Any one of these might make a perfectly adequate mental model, but taken together, they are bewildering.  To make it worse, most of the important landmarks you'll depend on to navigate are grey text, while the memorable images are all promotional things that will no doubt rotate the next time you visit.

They should drop at least two of the page layouts.  "Consistent but ugly" will keep more users than "random but cute".

​5. Users and Applications Are Symbiotic

cart.PNG

​Another trick of UX design is that interesting functionality can emerge without your exactly designing for it if you just give the user some flexibility.  

A good example is a butter knife.  Great at spreading things on toast.  But it's also a sturdy piece of metal with a thin edge, so can serve as a screwdriver in a pinch or for poking at things that fall into the space under your fridge.

A web app is no different, and you can make up for some of the constraints of screen space by using the customer's memory​.  For example, instead of maintaining a big list of diverse things, as in Fresh's shopping cart, let the customer figure out how they want to organize things.

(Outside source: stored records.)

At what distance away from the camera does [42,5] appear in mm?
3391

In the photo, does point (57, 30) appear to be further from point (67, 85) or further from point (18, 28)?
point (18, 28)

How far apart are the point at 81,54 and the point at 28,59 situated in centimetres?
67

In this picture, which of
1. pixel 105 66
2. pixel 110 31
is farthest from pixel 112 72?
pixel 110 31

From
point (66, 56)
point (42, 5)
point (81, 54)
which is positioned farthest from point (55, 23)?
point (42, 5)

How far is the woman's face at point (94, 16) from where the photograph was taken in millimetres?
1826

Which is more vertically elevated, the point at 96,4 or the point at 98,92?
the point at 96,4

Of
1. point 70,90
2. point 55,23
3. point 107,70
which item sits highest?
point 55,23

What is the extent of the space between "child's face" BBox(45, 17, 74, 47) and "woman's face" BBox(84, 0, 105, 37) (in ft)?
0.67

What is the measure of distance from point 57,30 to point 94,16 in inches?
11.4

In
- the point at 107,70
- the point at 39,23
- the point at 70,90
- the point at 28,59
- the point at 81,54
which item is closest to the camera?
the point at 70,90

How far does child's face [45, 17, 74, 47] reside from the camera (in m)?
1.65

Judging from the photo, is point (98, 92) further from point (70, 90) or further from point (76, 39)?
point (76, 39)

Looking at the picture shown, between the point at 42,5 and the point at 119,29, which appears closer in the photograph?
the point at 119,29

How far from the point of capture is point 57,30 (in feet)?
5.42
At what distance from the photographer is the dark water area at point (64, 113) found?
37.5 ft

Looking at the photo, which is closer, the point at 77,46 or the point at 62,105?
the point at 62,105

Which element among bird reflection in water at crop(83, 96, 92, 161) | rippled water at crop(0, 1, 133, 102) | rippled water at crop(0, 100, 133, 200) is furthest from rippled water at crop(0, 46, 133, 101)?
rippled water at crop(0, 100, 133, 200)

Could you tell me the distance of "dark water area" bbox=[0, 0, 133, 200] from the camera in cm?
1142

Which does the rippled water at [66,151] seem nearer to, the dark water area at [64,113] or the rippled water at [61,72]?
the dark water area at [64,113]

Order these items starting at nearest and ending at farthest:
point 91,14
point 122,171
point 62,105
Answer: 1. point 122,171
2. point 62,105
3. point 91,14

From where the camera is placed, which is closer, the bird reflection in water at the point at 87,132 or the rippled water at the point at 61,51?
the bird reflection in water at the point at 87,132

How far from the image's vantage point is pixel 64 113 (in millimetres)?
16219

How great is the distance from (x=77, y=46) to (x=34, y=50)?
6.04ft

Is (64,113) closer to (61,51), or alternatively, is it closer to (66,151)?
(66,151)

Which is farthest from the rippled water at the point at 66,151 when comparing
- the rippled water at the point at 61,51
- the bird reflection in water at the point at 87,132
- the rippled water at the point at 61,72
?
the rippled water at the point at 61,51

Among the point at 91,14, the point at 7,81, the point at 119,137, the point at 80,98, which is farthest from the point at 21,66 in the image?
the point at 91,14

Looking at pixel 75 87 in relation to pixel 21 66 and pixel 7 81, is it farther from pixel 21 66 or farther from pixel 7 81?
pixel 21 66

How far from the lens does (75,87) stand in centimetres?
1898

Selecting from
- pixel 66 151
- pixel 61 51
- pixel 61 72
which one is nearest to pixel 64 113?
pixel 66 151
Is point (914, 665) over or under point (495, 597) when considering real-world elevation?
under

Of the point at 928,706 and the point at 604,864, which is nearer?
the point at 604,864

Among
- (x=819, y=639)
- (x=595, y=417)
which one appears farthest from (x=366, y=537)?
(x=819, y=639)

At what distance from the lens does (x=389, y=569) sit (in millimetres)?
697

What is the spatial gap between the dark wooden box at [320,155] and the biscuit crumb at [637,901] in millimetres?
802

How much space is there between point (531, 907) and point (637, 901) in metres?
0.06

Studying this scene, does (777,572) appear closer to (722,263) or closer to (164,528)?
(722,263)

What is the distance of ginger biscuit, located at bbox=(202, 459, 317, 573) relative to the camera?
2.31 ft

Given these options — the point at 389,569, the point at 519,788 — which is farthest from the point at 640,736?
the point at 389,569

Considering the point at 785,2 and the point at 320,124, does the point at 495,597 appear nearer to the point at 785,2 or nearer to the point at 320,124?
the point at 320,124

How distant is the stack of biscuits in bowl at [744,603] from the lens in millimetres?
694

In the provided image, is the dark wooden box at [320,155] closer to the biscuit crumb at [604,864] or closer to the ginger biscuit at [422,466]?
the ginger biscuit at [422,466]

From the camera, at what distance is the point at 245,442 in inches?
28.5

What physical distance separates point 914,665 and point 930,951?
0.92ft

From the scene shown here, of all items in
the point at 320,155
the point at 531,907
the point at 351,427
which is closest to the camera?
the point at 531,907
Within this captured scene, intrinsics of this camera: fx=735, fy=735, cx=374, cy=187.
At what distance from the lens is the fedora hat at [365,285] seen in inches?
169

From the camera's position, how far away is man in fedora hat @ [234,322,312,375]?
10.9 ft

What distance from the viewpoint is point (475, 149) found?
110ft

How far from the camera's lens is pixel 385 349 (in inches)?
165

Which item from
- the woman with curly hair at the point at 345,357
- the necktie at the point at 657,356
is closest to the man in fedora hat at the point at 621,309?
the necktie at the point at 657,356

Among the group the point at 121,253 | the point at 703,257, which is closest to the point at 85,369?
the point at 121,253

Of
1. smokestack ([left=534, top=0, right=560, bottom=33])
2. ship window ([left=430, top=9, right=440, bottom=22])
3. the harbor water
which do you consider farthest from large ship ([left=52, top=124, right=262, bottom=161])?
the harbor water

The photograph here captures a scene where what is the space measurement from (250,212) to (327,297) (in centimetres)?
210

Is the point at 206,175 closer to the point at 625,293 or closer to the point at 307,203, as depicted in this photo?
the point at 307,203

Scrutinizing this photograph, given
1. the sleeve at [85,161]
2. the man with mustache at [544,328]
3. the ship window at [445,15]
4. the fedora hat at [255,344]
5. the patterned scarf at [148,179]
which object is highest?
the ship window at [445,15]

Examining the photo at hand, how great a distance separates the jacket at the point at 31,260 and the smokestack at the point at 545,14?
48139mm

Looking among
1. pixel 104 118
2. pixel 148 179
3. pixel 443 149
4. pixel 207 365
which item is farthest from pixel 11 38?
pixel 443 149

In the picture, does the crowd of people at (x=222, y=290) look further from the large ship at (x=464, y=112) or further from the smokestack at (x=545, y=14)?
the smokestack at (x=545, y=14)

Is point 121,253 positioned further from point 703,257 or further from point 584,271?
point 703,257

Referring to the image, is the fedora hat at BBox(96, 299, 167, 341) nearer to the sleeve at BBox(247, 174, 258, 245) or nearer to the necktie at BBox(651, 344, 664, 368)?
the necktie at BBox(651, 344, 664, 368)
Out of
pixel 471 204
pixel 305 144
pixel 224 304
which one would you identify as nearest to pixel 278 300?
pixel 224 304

Imagine a cart that is just an empty box that you can drag and drop items onto.  The user is free to organize them however they wish.   The icons can be tiny and you can leave off the names/prices, because the user remembers selecting it and where they put it.  Just like a physical shopping cart at a store.

Some users might organize items into "might want to buy" and "definitely buy" categories.  Others might pile up the stuff they need for a particular recipe in one corner.  My use case would have been putting "stuff for the party" in one pile and my staple purchases in another.

While we're at it, a simple text box with auto-save would make a nice shopping list as well.  ​No fancy check-boxes or hierarchy needed, I'll figure that out myself, thank you.